# What is needed:
Reproduce verbatim the final portion of the material below, from the line containing "Within this visual" through its last line, and nothing else.

** START **

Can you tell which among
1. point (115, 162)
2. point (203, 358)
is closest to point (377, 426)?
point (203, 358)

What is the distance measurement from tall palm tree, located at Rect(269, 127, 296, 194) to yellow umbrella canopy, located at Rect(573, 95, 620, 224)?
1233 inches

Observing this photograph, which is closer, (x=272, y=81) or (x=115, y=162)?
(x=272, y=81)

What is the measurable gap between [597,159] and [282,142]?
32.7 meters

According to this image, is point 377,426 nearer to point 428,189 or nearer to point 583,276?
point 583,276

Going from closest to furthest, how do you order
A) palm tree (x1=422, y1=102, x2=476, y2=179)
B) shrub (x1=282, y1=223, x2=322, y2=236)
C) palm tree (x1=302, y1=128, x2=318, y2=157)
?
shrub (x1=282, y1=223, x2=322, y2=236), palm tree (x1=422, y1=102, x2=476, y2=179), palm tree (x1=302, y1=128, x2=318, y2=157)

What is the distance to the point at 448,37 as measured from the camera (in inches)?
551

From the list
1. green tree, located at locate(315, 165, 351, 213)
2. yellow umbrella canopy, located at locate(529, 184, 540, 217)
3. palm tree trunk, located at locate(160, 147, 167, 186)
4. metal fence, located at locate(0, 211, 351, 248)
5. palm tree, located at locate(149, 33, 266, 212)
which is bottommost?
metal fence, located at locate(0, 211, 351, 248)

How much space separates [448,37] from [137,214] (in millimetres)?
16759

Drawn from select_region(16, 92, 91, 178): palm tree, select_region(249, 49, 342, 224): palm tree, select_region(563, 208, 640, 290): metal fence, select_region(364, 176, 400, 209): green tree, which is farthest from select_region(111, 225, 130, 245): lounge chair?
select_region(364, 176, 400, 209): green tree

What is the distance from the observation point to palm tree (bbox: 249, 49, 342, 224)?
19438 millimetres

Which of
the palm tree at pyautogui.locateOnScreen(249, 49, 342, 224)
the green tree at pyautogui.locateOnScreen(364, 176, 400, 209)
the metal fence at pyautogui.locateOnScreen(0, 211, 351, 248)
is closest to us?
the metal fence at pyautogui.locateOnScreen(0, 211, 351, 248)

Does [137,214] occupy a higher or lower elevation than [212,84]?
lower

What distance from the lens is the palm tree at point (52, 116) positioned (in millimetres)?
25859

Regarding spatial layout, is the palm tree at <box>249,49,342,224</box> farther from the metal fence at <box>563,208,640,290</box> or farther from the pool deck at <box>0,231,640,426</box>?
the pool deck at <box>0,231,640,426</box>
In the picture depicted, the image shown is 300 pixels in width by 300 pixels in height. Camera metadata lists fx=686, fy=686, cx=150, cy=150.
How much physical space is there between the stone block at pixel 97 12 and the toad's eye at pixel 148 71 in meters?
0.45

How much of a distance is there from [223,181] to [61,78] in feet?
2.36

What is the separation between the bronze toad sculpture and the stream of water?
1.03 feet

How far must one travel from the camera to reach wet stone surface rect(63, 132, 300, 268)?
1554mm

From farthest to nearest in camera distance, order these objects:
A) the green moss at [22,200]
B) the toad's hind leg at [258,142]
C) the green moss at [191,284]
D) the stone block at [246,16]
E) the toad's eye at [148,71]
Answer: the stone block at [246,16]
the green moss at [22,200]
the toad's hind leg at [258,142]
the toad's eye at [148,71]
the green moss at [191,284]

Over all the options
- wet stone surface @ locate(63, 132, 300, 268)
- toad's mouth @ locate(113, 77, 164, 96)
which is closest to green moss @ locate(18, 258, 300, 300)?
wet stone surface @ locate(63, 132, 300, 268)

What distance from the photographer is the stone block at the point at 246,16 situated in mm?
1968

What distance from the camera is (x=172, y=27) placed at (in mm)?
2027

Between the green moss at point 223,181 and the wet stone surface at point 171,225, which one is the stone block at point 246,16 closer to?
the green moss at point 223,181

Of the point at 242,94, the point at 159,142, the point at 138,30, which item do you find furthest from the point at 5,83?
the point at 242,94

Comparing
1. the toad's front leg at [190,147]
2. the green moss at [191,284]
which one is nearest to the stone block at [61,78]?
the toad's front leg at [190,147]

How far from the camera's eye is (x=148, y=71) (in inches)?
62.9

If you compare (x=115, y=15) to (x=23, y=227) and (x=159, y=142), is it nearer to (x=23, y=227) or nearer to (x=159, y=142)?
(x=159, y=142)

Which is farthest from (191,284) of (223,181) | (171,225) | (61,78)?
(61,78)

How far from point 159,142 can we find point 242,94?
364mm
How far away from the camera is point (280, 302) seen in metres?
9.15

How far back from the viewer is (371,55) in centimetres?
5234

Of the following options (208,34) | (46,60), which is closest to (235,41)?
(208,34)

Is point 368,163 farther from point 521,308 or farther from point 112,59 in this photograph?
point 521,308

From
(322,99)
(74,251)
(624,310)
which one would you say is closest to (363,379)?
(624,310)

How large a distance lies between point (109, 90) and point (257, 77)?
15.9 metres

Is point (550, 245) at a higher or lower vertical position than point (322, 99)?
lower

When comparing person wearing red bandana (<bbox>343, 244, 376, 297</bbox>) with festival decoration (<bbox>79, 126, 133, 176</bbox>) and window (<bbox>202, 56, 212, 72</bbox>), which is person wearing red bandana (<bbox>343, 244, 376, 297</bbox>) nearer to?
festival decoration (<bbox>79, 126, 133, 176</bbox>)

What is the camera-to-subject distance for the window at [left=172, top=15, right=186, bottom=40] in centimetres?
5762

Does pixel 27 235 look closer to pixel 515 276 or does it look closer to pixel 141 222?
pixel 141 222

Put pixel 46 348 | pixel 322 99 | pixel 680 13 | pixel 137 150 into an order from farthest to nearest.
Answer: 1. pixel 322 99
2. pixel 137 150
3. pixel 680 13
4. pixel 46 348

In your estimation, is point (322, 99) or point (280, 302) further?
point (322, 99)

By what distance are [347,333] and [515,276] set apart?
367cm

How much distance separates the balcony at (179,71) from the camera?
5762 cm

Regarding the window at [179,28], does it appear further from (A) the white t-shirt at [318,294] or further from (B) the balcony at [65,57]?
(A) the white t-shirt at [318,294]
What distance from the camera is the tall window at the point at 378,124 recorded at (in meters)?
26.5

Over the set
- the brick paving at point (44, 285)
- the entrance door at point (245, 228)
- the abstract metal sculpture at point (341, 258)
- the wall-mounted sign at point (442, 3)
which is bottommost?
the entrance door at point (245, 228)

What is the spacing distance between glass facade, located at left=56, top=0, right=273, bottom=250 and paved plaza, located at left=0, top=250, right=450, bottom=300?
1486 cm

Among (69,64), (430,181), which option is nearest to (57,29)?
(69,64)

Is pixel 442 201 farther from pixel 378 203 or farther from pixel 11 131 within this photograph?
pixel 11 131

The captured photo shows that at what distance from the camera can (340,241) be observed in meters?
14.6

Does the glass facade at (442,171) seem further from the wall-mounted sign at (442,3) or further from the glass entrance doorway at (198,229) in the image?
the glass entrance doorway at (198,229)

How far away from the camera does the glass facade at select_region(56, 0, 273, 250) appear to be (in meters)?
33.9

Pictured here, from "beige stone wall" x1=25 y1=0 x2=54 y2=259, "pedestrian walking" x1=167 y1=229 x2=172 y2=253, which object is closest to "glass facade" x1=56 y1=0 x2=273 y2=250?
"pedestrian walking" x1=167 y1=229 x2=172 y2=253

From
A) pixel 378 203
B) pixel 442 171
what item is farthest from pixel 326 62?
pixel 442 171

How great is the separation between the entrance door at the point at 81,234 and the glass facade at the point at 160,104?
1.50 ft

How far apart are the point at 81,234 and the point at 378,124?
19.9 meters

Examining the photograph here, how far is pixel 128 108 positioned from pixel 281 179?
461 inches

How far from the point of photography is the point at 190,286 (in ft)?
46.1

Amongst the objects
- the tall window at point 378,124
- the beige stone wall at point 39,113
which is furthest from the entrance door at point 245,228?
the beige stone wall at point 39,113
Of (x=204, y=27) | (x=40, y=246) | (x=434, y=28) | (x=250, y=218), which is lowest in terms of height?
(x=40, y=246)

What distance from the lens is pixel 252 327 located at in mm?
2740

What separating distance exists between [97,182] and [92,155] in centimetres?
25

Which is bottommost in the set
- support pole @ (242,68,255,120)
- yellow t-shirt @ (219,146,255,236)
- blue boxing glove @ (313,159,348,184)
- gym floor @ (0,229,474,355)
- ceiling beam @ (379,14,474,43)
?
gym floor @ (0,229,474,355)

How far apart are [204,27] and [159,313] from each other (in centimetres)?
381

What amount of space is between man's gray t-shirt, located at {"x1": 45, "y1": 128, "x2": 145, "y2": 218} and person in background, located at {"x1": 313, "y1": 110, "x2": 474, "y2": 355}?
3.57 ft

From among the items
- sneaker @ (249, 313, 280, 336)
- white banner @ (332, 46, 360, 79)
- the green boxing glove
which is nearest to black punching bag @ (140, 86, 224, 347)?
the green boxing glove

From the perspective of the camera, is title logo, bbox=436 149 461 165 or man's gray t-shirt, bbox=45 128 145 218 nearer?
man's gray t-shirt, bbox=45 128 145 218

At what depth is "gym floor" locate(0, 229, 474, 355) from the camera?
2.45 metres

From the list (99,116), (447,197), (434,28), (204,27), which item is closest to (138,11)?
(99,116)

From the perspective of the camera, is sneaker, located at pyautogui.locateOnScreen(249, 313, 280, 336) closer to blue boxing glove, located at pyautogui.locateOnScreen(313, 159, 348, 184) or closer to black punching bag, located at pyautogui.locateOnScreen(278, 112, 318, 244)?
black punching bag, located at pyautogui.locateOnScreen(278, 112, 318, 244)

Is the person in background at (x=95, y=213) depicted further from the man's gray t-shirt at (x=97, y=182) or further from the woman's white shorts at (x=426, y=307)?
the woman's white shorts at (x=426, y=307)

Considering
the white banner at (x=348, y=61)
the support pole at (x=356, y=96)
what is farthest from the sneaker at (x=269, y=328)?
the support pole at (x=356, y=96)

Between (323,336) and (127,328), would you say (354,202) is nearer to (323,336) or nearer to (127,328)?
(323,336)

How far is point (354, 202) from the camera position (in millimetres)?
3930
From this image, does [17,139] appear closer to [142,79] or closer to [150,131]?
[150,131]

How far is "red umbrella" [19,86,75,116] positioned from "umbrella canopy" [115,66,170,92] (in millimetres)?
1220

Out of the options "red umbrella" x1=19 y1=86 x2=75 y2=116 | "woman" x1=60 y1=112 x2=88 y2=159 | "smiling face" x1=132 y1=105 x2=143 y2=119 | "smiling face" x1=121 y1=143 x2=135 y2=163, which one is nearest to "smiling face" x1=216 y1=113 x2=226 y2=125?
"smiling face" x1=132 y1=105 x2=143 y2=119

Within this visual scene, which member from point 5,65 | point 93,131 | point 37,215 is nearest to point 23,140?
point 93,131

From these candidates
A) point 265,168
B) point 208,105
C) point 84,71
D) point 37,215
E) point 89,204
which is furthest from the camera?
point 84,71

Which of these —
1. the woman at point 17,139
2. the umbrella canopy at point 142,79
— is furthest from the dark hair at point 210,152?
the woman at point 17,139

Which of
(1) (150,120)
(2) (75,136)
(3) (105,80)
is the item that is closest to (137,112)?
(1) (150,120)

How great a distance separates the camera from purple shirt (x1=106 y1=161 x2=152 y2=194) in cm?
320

** END **

# Completed exercise:
Within this visual scene, which member from point 5,65 | point 93,131 | point 37,215 is nearest to point 23,140?
point 93,131

From these candidates
A) point 265,168
B) point 208,105
C) point 84,71
D) point 37,215
E) point 89,204
which is furthest from the camera?
point 84,71

Which of these —
1. the woman at point 17,139
2. the umbrella canopy at point 142,79
— is furthest from the dark hair at point 210,152?
the woman at point 17,139

Which of
(1) (150,120)
(2) (75,136)
(3) (105,80)
is the item that is closest to (137,112)?
(1) (150,120)

How great a distance separates the camera from purple shirt (x1=106 y1=161 x2=152 y2=194) in cm?
320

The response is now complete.